Background Context: The load sharing classification (LSC) laid foundations for a scoring system able to indicate which thoracolumbar fractures, after short-segment posterior-only fixations, would need longer instrumentations or additional anterior supports.
Purpose: We analyzed surgically treated thoracolumbar fractures, quantifying the vertebral body's fragment displacement with the aim of identifying a new parameter that could predict the posterior-only construct failure.
Study Design: This is a retrospective cohort study from a single institution.
Patient Sample: One hundred twenty-one consecutive patients were surgically treated for thoracolumbar burst fractures.
Outcome Measures: Grade of kyphosis correction (GKC) expressed radiological outcome; Oswestry Disability Index and visual analog scale were considered.

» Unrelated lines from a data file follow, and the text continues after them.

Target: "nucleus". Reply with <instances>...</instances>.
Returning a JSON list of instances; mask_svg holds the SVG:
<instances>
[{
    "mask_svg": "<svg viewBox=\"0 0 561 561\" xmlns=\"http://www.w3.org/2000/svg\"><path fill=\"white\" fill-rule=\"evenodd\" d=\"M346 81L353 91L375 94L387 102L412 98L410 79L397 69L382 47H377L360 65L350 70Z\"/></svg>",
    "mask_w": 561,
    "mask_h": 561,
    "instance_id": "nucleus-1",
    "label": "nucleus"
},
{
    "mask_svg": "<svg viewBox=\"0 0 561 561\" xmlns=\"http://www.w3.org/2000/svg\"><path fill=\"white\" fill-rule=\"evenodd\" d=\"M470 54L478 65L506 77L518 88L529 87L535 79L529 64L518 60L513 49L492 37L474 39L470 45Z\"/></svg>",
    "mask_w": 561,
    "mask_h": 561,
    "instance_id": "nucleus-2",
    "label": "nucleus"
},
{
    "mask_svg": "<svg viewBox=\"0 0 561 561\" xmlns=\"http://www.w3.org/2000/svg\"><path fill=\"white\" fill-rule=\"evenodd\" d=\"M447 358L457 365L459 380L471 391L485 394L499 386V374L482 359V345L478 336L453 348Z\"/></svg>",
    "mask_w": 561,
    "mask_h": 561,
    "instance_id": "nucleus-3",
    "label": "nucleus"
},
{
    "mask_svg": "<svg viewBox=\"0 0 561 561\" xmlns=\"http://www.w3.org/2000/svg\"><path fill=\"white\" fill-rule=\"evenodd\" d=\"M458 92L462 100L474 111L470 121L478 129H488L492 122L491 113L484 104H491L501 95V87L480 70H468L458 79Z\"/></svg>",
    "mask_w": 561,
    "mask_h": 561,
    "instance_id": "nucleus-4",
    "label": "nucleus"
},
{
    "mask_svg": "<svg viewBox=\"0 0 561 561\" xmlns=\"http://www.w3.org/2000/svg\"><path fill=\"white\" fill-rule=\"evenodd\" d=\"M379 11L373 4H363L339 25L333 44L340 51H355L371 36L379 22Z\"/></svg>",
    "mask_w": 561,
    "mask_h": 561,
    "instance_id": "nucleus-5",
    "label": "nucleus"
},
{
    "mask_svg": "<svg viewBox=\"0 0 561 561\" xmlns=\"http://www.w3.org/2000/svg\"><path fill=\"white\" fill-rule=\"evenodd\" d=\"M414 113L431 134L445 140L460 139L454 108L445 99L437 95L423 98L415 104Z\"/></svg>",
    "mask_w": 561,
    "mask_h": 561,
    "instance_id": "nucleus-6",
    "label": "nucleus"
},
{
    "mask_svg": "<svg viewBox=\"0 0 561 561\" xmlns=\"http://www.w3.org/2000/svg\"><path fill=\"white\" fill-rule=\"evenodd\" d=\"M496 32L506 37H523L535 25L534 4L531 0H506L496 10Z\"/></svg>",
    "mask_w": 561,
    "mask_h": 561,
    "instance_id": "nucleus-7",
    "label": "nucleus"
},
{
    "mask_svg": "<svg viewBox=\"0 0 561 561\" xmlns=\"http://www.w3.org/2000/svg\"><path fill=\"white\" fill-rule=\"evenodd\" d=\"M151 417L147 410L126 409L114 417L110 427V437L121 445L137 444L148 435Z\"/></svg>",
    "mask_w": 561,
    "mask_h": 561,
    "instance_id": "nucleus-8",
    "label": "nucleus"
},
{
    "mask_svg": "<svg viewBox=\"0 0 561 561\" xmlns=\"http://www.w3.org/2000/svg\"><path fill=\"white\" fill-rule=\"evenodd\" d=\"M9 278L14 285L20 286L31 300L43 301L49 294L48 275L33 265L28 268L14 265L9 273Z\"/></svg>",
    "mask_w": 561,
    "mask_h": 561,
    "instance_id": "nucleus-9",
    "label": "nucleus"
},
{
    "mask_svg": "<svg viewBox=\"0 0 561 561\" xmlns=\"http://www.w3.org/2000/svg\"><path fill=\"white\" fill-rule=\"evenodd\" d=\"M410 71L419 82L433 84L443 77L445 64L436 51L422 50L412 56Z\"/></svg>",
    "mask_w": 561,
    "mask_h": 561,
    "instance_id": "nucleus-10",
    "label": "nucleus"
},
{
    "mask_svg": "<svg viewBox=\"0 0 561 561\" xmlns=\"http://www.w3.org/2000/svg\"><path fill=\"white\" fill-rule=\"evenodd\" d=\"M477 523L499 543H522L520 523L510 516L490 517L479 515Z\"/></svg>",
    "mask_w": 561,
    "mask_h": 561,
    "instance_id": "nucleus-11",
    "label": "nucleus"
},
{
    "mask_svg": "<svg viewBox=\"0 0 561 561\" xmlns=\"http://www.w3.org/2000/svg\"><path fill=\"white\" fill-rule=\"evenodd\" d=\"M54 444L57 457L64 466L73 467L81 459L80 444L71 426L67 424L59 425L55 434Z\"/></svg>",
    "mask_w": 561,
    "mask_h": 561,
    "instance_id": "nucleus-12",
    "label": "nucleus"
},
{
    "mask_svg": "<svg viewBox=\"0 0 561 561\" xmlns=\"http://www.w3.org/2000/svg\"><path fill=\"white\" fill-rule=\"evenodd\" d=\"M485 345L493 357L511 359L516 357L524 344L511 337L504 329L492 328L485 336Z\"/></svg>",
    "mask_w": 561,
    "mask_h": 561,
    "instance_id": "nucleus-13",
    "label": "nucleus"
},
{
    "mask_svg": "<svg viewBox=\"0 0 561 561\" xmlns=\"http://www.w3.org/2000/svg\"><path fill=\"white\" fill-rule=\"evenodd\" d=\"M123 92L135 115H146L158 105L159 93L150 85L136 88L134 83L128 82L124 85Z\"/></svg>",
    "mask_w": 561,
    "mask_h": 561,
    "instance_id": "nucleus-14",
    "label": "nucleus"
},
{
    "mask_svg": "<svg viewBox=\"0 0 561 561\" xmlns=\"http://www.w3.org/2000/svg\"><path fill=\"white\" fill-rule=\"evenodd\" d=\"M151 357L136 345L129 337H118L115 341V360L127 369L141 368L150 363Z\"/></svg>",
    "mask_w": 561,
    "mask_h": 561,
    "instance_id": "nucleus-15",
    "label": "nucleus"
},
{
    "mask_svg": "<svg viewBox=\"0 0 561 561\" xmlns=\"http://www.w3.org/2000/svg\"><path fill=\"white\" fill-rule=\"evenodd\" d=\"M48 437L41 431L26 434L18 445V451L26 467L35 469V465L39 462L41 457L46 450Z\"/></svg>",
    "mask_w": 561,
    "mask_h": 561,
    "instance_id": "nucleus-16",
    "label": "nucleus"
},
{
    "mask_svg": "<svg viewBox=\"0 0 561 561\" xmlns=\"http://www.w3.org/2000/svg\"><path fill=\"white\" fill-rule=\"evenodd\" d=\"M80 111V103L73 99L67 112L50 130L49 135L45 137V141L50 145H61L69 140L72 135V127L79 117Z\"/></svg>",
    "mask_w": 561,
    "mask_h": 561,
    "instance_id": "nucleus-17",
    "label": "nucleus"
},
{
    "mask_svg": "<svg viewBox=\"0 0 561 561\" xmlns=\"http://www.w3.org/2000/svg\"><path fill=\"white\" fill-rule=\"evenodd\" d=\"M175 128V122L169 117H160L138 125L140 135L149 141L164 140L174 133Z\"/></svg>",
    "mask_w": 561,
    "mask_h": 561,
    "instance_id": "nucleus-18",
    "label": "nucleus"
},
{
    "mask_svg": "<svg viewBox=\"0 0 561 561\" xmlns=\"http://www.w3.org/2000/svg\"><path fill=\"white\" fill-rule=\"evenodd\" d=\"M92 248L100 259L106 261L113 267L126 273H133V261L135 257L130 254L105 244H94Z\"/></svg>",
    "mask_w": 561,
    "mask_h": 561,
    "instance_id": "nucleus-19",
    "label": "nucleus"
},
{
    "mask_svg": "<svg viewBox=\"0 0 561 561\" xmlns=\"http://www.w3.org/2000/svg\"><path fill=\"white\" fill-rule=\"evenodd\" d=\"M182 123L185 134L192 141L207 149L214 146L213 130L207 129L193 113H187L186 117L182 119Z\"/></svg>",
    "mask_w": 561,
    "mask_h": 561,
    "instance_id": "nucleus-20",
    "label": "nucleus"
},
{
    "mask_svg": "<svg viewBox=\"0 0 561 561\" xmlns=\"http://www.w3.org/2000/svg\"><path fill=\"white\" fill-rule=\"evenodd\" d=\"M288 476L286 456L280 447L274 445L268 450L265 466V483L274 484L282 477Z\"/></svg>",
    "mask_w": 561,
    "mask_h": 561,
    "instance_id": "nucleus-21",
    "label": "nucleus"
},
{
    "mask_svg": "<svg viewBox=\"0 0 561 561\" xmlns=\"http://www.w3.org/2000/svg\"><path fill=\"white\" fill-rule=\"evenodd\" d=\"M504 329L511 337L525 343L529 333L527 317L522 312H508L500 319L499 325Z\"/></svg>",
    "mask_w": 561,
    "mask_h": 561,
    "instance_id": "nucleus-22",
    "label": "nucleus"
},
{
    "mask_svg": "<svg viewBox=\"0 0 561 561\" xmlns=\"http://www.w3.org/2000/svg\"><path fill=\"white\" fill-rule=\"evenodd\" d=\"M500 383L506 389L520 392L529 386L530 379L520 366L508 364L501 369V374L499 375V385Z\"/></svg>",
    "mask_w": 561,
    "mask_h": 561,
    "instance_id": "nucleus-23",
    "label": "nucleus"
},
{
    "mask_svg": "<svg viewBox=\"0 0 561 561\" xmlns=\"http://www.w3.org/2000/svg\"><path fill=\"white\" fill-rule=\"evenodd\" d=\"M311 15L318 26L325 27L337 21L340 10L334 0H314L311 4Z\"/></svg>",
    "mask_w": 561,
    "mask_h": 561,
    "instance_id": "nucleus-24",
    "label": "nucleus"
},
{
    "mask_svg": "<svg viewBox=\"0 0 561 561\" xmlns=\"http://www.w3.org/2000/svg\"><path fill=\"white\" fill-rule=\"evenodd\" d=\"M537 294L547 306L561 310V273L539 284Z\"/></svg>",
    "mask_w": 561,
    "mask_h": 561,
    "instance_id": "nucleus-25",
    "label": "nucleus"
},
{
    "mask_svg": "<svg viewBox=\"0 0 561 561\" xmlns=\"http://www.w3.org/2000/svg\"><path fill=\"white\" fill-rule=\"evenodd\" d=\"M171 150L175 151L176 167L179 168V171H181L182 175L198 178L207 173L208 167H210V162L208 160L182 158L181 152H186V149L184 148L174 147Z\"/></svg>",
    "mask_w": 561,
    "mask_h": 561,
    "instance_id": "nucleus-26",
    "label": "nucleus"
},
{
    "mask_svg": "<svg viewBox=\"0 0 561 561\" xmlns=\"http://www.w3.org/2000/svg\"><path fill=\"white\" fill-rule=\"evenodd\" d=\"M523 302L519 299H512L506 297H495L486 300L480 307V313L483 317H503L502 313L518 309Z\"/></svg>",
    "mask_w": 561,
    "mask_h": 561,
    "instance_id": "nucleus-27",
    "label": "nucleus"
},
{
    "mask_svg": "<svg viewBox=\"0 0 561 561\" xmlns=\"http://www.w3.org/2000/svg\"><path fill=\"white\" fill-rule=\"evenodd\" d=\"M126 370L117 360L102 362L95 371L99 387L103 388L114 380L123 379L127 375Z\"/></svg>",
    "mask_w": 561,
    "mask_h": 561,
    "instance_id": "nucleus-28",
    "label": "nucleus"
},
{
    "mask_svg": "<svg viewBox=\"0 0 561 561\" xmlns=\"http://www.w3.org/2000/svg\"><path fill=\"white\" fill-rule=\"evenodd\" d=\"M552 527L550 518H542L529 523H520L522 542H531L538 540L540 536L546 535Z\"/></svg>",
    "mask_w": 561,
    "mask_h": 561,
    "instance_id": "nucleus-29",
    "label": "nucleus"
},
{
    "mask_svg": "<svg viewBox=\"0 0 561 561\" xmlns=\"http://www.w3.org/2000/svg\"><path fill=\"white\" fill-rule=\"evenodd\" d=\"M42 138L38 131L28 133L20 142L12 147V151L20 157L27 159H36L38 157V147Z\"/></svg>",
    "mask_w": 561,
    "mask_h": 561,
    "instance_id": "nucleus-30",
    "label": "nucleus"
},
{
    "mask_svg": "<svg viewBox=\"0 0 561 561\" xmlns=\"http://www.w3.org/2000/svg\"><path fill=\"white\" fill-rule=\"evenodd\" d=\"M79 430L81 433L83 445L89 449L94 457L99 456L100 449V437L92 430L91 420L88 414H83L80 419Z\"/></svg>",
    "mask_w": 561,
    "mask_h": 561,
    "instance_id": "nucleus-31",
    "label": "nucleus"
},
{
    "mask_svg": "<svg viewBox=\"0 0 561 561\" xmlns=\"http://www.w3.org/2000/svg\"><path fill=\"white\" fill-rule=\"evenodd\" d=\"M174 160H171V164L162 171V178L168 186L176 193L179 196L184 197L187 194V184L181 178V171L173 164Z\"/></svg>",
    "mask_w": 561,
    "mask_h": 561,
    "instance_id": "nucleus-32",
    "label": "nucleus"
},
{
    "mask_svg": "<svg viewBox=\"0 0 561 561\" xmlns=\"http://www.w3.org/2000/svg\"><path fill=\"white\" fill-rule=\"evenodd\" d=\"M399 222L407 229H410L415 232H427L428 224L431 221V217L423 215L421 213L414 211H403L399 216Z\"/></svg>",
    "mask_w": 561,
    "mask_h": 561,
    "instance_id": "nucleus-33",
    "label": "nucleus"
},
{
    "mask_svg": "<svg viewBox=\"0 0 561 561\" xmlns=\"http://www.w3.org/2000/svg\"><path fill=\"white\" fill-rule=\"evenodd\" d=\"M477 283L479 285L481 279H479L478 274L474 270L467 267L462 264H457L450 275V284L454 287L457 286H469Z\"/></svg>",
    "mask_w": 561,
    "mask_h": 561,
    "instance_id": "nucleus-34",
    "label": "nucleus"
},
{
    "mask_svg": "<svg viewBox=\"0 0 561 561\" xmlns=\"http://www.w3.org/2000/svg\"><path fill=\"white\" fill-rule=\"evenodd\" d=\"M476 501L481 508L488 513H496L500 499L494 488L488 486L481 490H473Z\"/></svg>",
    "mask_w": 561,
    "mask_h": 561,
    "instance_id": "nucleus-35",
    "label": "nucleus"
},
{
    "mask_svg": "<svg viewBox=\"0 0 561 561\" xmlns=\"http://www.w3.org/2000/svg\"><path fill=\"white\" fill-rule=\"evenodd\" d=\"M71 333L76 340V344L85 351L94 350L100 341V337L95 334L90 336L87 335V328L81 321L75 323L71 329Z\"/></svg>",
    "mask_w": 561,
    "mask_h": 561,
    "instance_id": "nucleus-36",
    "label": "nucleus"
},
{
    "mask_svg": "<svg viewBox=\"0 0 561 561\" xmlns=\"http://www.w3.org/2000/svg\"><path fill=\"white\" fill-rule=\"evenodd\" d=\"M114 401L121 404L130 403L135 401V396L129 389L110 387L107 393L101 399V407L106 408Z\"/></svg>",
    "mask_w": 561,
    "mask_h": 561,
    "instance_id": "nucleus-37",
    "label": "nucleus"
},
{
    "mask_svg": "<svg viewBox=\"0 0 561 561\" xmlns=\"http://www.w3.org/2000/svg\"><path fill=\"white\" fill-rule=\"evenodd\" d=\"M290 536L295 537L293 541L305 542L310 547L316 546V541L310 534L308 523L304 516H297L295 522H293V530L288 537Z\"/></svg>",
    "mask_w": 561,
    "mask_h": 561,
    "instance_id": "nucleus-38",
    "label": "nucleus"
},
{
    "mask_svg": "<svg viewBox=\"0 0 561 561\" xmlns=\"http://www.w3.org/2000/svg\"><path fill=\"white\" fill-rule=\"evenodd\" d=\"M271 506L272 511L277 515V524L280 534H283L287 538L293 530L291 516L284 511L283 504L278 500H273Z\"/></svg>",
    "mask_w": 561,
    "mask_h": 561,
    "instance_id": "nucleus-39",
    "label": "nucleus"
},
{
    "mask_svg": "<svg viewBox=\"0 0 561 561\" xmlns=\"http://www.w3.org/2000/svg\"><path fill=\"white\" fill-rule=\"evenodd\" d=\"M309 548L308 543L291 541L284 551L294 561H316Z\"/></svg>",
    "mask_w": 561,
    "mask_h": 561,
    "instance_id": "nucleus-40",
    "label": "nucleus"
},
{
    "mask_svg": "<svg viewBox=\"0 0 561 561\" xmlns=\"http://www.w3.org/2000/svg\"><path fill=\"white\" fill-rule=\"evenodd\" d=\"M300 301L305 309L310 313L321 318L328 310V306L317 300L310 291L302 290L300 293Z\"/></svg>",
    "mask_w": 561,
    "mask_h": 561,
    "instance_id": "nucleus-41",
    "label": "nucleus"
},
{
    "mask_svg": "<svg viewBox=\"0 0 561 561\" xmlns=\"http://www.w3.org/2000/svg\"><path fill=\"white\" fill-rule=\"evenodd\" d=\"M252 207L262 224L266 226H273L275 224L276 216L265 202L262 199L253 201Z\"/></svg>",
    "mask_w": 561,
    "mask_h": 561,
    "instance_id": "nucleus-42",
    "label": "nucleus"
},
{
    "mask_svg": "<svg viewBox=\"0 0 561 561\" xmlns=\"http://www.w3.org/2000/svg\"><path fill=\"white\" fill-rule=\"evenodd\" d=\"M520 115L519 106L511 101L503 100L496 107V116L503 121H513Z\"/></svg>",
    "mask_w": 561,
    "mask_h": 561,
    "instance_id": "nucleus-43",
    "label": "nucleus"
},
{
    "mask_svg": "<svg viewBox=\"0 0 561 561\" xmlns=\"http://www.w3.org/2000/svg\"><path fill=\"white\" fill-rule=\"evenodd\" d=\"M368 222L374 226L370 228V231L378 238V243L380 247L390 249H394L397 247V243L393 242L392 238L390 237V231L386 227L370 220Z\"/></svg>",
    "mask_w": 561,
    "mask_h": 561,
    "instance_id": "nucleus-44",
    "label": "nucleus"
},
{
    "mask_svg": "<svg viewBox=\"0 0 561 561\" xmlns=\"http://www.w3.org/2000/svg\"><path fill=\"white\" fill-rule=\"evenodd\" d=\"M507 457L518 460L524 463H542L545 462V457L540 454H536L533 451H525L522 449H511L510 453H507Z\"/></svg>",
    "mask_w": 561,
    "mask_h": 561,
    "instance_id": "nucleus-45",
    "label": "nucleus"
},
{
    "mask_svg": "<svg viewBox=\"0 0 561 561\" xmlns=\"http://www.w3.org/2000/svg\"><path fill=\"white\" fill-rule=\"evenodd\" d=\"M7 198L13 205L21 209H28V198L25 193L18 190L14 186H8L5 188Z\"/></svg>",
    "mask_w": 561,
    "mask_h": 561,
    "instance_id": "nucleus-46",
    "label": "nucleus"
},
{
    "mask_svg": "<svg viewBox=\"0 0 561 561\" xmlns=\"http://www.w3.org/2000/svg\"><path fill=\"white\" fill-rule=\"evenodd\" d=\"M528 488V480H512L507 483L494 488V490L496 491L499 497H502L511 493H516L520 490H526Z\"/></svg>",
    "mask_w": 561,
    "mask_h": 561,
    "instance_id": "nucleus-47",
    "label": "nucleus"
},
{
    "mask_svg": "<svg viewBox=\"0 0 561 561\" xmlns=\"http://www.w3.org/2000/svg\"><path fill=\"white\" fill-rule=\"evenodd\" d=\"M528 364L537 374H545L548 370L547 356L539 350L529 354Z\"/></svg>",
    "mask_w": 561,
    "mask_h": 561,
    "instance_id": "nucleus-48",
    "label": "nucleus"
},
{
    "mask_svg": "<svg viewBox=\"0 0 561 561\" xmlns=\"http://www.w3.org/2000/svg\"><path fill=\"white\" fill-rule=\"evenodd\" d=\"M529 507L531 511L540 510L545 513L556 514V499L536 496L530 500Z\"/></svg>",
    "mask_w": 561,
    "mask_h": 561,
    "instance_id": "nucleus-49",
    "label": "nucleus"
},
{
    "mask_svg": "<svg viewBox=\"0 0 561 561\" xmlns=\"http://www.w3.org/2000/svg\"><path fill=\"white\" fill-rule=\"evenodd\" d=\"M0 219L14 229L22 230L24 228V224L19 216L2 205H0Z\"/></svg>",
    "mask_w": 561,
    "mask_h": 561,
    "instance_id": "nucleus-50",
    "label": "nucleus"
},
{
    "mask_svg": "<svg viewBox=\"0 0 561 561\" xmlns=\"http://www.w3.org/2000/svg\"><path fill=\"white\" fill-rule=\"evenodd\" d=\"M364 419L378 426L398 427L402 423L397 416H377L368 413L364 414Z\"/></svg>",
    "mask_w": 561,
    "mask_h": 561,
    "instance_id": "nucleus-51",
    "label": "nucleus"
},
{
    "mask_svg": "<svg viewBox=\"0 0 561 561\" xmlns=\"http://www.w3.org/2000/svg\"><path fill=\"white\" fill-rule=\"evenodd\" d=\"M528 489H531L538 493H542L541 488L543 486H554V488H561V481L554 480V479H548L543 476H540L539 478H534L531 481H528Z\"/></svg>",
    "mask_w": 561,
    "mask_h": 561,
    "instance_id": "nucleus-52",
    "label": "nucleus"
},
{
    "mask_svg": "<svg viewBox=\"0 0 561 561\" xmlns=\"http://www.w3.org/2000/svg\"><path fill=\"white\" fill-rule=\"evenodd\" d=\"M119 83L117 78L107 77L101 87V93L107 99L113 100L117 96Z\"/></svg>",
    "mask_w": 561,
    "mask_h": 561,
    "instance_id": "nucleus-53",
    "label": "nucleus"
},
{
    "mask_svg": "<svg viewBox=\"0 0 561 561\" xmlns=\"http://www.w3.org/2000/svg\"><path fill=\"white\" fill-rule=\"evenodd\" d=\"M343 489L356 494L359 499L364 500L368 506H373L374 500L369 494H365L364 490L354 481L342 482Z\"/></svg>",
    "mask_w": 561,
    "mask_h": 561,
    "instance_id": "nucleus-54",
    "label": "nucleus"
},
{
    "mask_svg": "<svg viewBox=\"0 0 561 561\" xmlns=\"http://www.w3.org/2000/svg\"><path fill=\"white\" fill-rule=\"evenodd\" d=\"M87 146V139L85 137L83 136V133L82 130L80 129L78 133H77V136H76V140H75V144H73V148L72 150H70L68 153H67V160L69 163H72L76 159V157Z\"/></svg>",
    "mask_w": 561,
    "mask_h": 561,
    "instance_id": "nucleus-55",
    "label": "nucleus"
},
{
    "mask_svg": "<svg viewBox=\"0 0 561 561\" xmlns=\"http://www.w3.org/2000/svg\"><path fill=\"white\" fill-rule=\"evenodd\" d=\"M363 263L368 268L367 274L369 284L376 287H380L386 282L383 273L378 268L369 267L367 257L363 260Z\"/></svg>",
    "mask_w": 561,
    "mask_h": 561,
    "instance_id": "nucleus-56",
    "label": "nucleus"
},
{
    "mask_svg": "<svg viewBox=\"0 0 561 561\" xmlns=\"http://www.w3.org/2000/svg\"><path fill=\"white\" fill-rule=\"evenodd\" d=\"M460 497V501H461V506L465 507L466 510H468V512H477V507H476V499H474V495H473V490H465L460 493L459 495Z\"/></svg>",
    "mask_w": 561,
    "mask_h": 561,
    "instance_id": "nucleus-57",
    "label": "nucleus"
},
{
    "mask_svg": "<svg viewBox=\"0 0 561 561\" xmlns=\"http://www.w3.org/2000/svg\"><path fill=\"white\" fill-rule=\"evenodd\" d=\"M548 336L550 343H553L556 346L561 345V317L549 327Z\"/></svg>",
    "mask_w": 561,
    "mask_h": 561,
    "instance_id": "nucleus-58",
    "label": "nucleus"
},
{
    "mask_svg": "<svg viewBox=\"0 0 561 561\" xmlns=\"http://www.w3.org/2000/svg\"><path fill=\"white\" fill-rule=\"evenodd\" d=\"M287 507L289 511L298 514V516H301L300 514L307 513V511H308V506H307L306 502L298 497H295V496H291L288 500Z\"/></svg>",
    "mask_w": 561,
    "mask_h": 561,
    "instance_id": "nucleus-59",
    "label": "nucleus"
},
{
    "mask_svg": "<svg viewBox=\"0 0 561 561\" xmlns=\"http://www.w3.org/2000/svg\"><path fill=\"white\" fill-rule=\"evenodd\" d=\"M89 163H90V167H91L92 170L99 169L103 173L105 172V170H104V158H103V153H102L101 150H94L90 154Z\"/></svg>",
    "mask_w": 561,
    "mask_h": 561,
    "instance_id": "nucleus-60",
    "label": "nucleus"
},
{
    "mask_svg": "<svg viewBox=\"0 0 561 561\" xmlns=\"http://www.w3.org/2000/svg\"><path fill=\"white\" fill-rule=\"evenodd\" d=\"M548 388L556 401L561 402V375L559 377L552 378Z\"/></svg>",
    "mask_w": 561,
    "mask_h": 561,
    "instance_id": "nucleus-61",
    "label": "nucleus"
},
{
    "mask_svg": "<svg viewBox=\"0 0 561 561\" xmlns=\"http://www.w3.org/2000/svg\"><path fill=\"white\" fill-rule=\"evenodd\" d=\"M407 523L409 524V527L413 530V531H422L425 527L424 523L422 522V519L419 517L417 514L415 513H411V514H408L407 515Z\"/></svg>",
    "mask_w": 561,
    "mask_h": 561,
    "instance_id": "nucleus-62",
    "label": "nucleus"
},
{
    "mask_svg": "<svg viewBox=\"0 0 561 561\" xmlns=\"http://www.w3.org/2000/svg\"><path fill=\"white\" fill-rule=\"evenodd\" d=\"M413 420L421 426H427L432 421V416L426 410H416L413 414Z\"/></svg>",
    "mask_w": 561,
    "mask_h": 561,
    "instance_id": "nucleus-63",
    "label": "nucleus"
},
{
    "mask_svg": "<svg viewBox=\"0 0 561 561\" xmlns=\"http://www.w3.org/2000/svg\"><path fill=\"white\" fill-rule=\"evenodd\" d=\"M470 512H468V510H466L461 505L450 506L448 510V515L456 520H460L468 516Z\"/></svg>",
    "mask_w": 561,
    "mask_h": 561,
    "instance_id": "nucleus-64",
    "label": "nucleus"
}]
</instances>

Methods: One hundred twenty-one consecutive patients who underwent posterior fixation for unstable thoracolumbar burst fractures were retrospectively evaluated clinically and radiologically. Supplementary anterior fixations were performed in 34 cases with posterior instrumentation failure, determined on clinic-radiological evidence or symptomatic loss of kyphosis correction. Segmental kyphosis angle and GKC were calculated according to the Cobb method. The displacement of fracture fragments was obtained from the mean of the adjacent end plate areas subtracted from the area enclosed by the maximum contour of vertebral fragmentation. The "spread" was derived from the ratio between this subtraction and the mean of the adjacent end plate areas. Analysis of variance, Mann-Whitney, and receiver operating characteristic were performed for statistical analysis. The authors report no conflict of interest concerning the materials or methods used in the present study or the findings specified in this paper. No funds or grants have been received for the present study.
Results: The spread revealed to be a helpful quantitative measurement of vertebral body fragment displacement, easily reproducible with the current computed tomography (CT) imaging technologies. There were no failures of posterior fixations with preoperative spreads <42% and losses of correction (LOC)<10°, whereas spreads >62.7% required supplementary anterior supports whenever LOC>10° were recorded. Most of the patients in a "gray zone," with spreads between 42% and 62.7%, needed additional anterior supports because of clinical-radiological evidence of impending mechanical failures, which developed independently from the GKC. Preoperative kyphosis (p<.001), load sharing score (p=.002), and spread (p<.001) significantly affected the final surgical treatment (posterior or circumferential).
Conclusions: Twenty-two years after the LSC, both improvements in spinal stabilization systems and software imaging innovations have modified surgical concepts and approach on spinal trauma care. Spread was found to be an additional tool that could help in predicting the posterior construct failure, providing an objective preoperative indicator, easily reproducible with the modern viewers for CT images.